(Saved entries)
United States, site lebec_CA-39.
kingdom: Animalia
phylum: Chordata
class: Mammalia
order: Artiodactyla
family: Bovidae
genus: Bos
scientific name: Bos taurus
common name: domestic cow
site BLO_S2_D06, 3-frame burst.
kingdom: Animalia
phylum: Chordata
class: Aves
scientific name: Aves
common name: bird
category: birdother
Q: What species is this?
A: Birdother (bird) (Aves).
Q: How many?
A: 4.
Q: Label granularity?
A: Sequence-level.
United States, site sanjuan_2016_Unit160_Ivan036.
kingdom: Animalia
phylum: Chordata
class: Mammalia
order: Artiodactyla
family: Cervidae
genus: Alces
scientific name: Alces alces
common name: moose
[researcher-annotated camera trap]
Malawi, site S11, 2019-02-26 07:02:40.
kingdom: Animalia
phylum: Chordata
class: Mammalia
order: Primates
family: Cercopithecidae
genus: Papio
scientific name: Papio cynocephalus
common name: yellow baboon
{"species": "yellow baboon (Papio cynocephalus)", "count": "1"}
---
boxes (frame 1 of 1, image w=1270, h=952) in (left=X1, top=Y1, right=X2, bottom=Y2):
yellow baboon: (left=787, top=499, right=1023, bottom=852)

- _About this task_: Retype the records that precede this task, keeping them exactly the same.

- _Solution_:
United States, site lebec_CA-39.
kingdom: Animalia
phylum: Chordata
class: Mammalia
order: Artiodactyla
family: Bovidae
genus: Bos
scientific name: Bos taurus
common name: domestic cow
site BLO_S2_D06, 3-frame burst.
kingdom: Animalia
phylum: Chordata
class: Aves
scientific name: Aves
common name: bird
category: birdother
Q: What species is this?
A: Birdother (bird) (Aves).
Q: How many?
A: 4.
Q: Label granularity?
A: Sequence-level.
United States, site sanjuan_2016_Unit160_Ivan036.
kingdom: Animalia
phylum: Chordata
class: Mammalia
order: Artiodactyla
family: Cervidae
genus: Alces
scientific name: Alces alces
common name: moose
[researcher-annotated camera trap]
Malawi, site S11, 2019-02-26 07:02:40.
kingdom: Animalia
phylum: Chordata
class: Mammalia
order: Primates
family: Cercopithecidae
genus: Papio
scientific name: Papio cynocephalus
common name: yellow baboon
{"species": "yellow baboon (Papio cynocephalus)", "count": "1"}
---
boxes (frame 1 of 1, image w=1270, h=952) in (left=X1, top=Y1, right=X2, bottom=Y2):
yellow baboon: (left=787, top=499, right=1023, bottom=852)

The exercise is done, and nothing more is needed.